Landmarks
Robert Macfarlane’s Landmarks is much-coveted; though newly published, it feels entrenched in the nature-writing canon already. From the exquisite cover and fine end-papers on, it should be owned by all lovers of landscape and language.
Perhaps that is as far as Landmarks can, and should, be categorised. Macfarlane’s prose-poetic text calls for “a decentred eye and a centreless nature”, and shares Les Murray’s joy in being “only interested in everything”.
In a chapter focussed on Roger Deakin’s woodland study (Macfarlane was Deakin’s chosen literary executor), the two writers’ stylistic and subject crossovers are increasingly apparent. Those who reached for mental secateurs, finding Deakin too opulent in his allusive, eccentric writing may have similar twitchings here. I am not among them.
Every chapter is devoted to one aspect of our islands’ geography – flatlands, waterlands, edgelands (“Bastard Countryside”), earthlands and more. Each highlights a writer closely tied to that feature: Nan Shepherd, Jacquetta Hawes, John Muir and other luminaries – writers for whom the membrane between flesh and earth was thin. Several record their need to lie on it, to “earth” themselves.

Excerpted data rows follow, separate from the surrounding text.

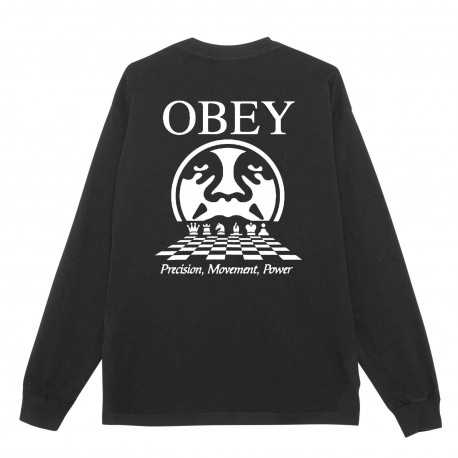 Obey precision - Pigment dusty black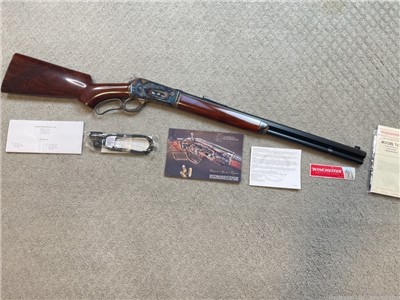EXQUISITE UNFIRED Turnbull Custom Finished Winchester 1886 45-70 22”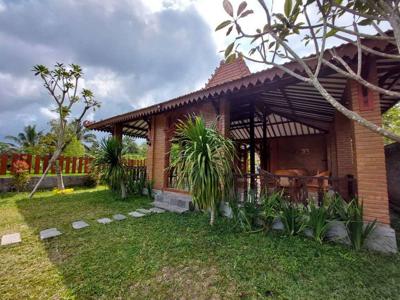 Rumah Villa Joglo Strategis Di Pakem Sleman Yogyakarta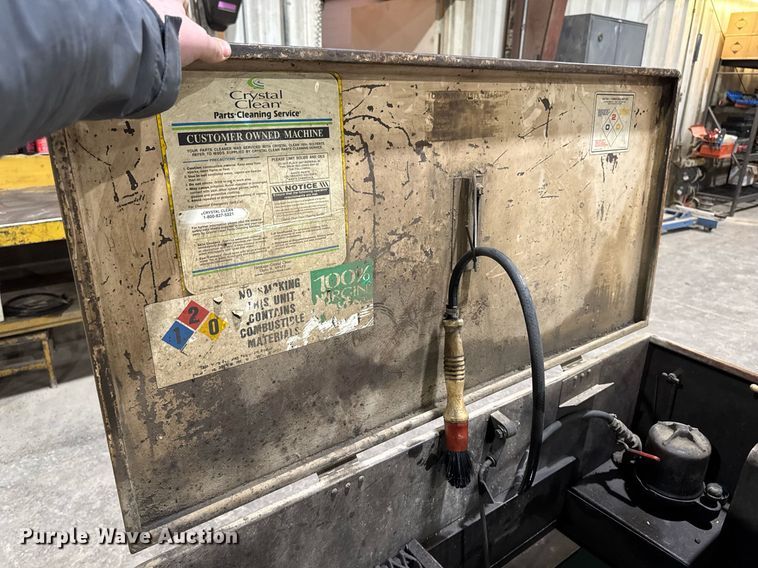 image for item EG7130 Grey Mills 306A parts washer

Each chapter ends with a glittering geode of a glossary. Macfarlane has hoarded a glory of words, from the related technical lexicons of forestry, geology, mountaineering and suchlike to some of the most beautifully descriptive terms from our islands’ languages. In accordance with his own experience, Gaelic, Shetlandic and Scots feature strongly, but all the Celtic tongues and words from Kent, Northamptonshire and elsewhere are here too. For these glossaries alone, any writer would want to possess this book. There are too many riches to mention here fairly, but a skim reveals gems like “boreen – small, seldom-used road, usually with grass growing up the middle Hiberno-English” and ”bishop – over-large heap of manure Hertfordshire. Macfarlane is impish in his surprise at finding such a wealth of words for excrement. Even the specialist vocabulary sparkles – consider mountaineers’ “snow-djinns”.
Alas, whilst I fully accept these lists are “not intended as scholarly to the point of definitive”, there are issues. My mongrel Scots ear could not believe “glaur” local to Galloway; its Ulster-Scots may well have presented there early, but “glaur” messes wellies country-wide. “Yett” is indeed a Shetland gate, but it surely exists in most of Scotland as residents of Yetts o’Muckart in Clackmannanshire will attest. The Dutch borrowing of “polder” is hardly owned by Kent as Seamus Heaney might agree. In all this beauty, it feels churlish to raise this, but it occurs far too frequently to be ignored, often flying in the face of easily-available references in both Scots and English dictionaries. In truth, it rankles.
On a second, minor dissenting note, Macfarlane is perhaps overly-keen to assert that the language of landscape grows directly from its source. Whilst MacCaig’s Aunt Julia’s “seagull voice” delights in that vein, and there are very significant studies of landscape-influenced phonetic variations (notably Everett’s remarkable 2013 work on the effect of altitude), some readers may be resistant to Macfarlane’s autochthonous reasoning. Most readers, I suspect will find a happy path here, but I felt Macfarlane had to do more to prove his point. The Exmoor “ammil” is fabulous indeed, but its etymology follows a Norman French path via the enameller’s art. However, that these words are precious, hold memories and must not be lost is not in dispute.
That is perhaps the essence. We live in a time when “We are literally ‘losing touch’, becoming disembodied, more than in any other historical period”; when the new Oxford Junior Dictionary has removed words “no longer […] relevant to a modern-day childhood”, all the lost being from nature. Blackberry is now just a trademark.
So, it is fitting that Macfarlane’s last chapter is offered to the future in “Childish”, that glossary left blank for our jottings. This is a wonder of a working book, “a fabulous sensorium and the intellect’s auxiliary”. Buy it.
Beth McDonough
seth crook says
Very enjoyable review. I liked finding out about the word “boreen”.